In seiner polizeilichen Beschuldigtenvernehmung legte der Mann, der am 13. September über die Balkanroute nach Österreich gelangt war, ein Tatsachengeständnis ab. Er machte sexuellen Notstand geltend. Er sei seinen "Gelüsten nachgegangen", hielten die Kriminalisten die Angaben des Verdächtigen wörtlich fest. Er habe seit vier Monaten keinen Geschlechtsverkehr mehr gehabt.

Auf die Frage der Beamten, ob es nicht auch im Irak verboten sei, mit zehnjährigen Buben Sex zu haben, antwortete der Flüchtling: "So etwas ist in jedem Land der Welt verboten." Er wisse, dass er "einen Riesenfehler gemacht" und "bei dem Buben eine große Narbe hinterlassen habe".

Mann in U-Haft

Die Staatsanwaltschaft ermittelt gegen den 20-Jährigen wegen Vergewaltigung und schweren sexuellen Missbrauchs von Unmündigen, bestätigte Behördensprecherin Nina Bussek am Freitag. Er befindet sich in U-Haft. Die Polizei war mit dem Fall "aus Opferschutzgründen" nicht an die Öffentlichkeit gegangen, wie Thomas Keiblinger, Sprecher der Landespolizeidirektion, auf APA-Anfrage erklärte. Bei Sexualdelikten werde abgewogen, ob die jeweiligen Umstände des konkreten Falles ein Publikmachen rechtfertigen.

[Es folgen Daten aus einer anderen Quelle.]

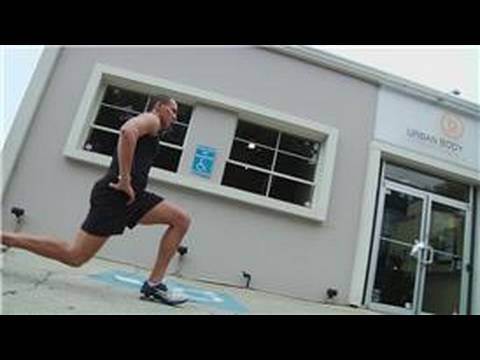 Exercise & Health : How to Lower LDL Cholesterol Levels With Exercise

Dass man die Tat verschweigen wollte, um die Stimmung in der Bevölkerung nicht anzuheizen, weil der verdächtige Flüchtling erst seit wenigen Wochen im Land war, hätte "auf keinen Fall eine Rolle gespielt", versicherte Keiblinger. Man habe ja erst unlängst über einen Asylwerber berichtet, der im Prater eine 18-Jährige vergewaltigt hatte.

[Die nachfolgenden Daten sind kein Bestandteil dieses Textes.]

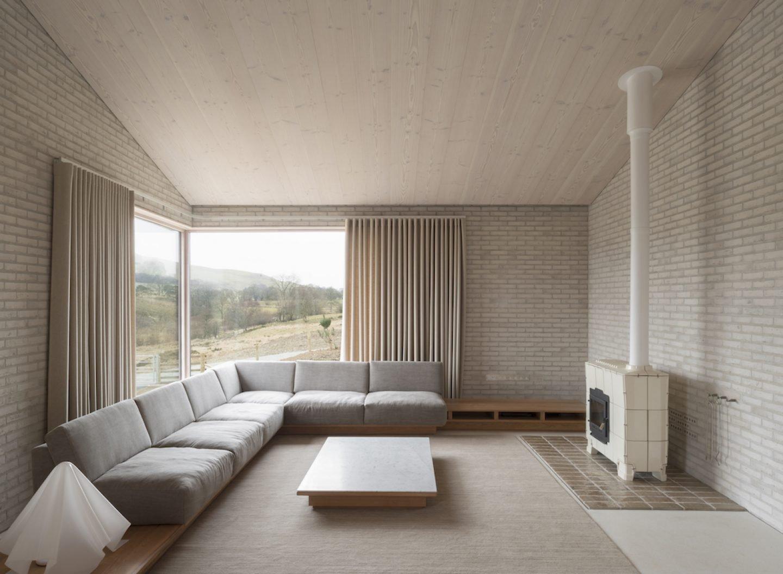 John_Pawson_Architecture__071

Es habe keinen Grund für eine proaktive Presseaussendung gegeben, meinte Oberst Johann Golob, der Leiter der Pressestelle der Wiener Landespolizeidirektion. "Wir bestätigen in solchen Fällen auf Anfrage, aber machen nichts proaktiv", sagte Golob gegenüber der APA. Das sei in diesem Fall auch geschehen.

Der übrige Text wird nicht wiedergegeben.